To make matters worse, sometimes in the evening, when Lucia chose to be most beautiful, she would gaze at him with a look of calm and persistent provocation that was torture to him. And he tortured himself, for he had neither the habit of patience nor the phlegmatic capacity for conquering obstacles. His was the haste of one who is accustomed to live well and quickly—who cares rather for a reality to enjoy day by day than for an ideal to live up to. What was this torment of having Lucia within reach—beautiful, desirable, desired—and yet not his? He would struggle on undaunted, clenching those fists that were ready to knock something down; and then he would fall back, wearied to exhaustion, no longer caring for life, with the eternal refrain in his mind: “that it would always be the same; that there was no way out of it; that life was not worth having.”

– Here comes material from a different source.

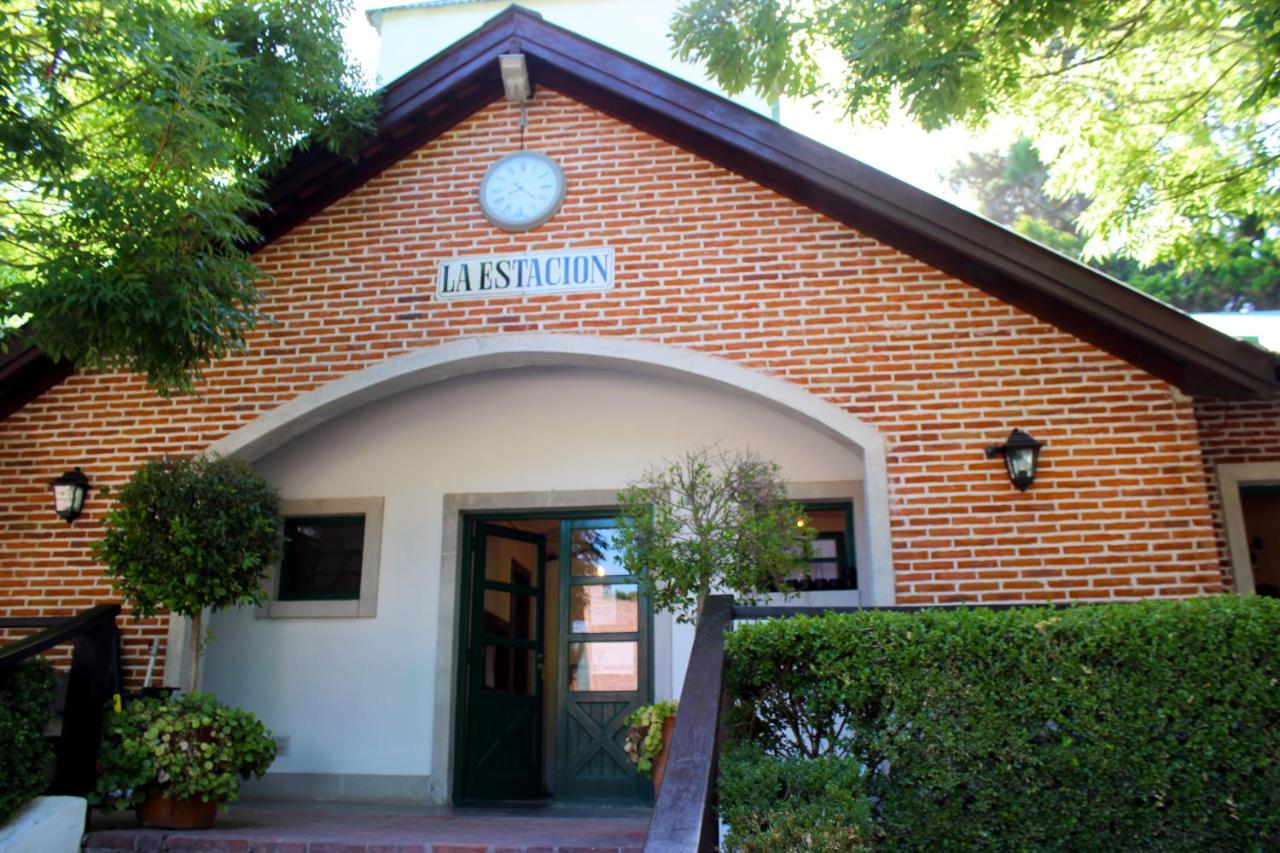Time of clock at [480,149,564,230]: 8:21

At night, it was no longer possible to pass an hour in the balcony. If the bed only creaked, Caterina awoke and inquired:
“Do you need anything?”
“No,” was the curt reply. Sometimes he did not answer at all. Then she fell asleep again, but her sleep was light. He knew that had he gone out on the balcony Caterina would soon have followed him, in her white wrapper—a tiny, faithful, loving shadow, ready to watch with him if he could not sleep. Oh! he knew her well, Caterina. He had taken the measure of the calm, deep, provident, almost maternal affection that welled over in the little heart. At times, when her head rested trustfully against his broad chest, as if it had been a haven of rest, an immense pity, a despairing tenderness for the little woman whom he no longer loved, stole upon him. All that was over. Finis had been written and the volume closed. But from this very pity and tenderness arose more potent his love for Lucia, who slept or watched two rooms away from him. Some nights he could have run his head against the walls to knock them down. He felt a seething in his brain that made him capable of anything. At last he lighted on the desperate remedy of talking to his wife of Lucia whenever they were alone. Caterina, who was desirous of awakening her husband’s interest in her friend, was fond of speaking of her. In a measure, Lucia’s personality modified Caterina’s temperament; her fantasy exercised a certain influence on her. Caterina proved this by her ingenuous employment of metaphor—she with whom it was unusual—when her talk ran on Lucia. To tell the truth, Andrea was rather unskilled in interrogatory, and in veiling a too acute curiosity; but Caterina was no expert in such matters. She talked on, in her quiet way, a gentle, continuous flow of words. It was at night, before going to sleep, that these conversations took place. She told him of Lucia’s mystico-religious mania; how she had turned the whole College topsy-turvy with her penances, her ecstasies, her tears during the sermons, her faintings at the Sacraments; she had even worn a hair-shift, but the Directress had taken it away from her because it made her ill. She told him of her strange answers, and of the fantastic compositions that excited the whole class; of the strange superstitions that tormented her. Sometimes, in the dead of the night, Lucia used to get out of bed and come and sit by hers (Caterina’s), and weep, weep silently.